Originally Posted by
umccullough
The problem is: Haiku is currently pre-alpha and doesn't have any build tools installed by default. The pending Alpha release will have this support soon.
Parallels users have succeeded in running it by using the ImgTool to fix the disk size (not sure why this is - apparently Parallels can't use the raw disk image as it is). VMWare is actually much easier to use and demonstrates excellent performance for Haiku.
BeOS R5 is completely installable and has development tools - but lacks a lot of modern drivers (BeOS Max Edition V4 b1 is the best choice)
Zeta supports a lot of modern hardware, but is commercial and now defunct (like BeOS was).
Many dedicated Haiku testers have been able to load the BeOS R5 development tools onto their Haiku installs and compile working software - but software compiled *ON* BeOS is upward binary compatible with both Haiku and Zeta - so this is where I would focus efforts in order to support all 3 OSes with a single binary release.
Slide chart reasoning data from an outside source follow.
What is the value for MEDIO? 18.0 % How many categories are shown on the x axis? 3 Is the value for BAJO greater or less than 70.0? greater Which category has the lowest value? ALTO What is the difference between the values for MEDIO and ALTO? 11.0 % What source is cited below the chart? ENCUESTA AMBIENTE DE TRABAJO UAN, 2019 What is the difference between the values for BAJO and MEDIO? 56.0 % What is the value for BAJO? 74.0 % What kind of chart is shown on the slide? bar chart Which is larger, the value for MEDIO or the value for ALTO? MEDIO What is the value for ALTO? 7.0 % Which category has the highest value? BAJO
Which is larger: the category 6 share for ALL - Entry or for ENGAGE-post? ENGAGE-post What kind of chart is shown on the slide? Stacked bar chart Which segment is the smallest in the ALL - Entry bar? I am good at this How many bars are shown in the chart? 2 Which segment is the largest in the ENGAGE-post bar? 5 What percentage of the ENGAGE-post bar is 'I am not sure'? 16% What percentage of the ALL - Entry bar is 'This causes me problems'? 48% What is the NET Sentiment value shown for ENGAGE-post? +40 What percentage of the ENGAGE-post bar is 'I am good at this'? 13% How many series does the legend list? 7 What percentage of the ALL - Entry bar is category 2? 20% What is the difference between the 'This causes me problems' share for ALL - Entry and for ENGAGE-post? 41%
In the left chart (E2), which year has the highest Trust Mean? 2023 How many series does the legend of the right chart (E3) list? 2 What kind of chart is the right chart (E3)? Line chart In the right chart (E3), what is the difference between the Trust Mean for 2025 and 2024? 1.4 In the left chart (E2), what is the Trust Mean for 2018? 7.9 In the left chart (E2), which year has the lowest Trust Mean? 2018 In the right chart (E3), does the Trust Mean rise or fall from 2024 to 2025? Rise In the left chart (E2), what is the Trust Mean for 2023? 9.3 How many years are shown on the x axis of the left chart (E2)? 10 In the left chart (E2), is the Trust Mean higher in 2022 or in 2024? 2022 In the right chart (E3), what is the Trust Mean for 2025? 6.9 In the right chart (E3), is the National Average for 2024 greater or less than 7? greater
Another interesting detail is that BeOS and Zeta use an "updated" GCC 2.95.3 still because GCC3 and newer have broken ABI compatibility with C++ binaries generated with GCC2. Haiku can be also compiled with GCC4, but a GCC4 binary for Haiku will not currently run on a GCC2 version of Haiku which is required to retain binary compatibility with BeOS R5 and Zeta.
If it would help, I can probably get you a BeOS R5 vmware or QEMU image complete with build tools. I can probably also do the same with Haiku.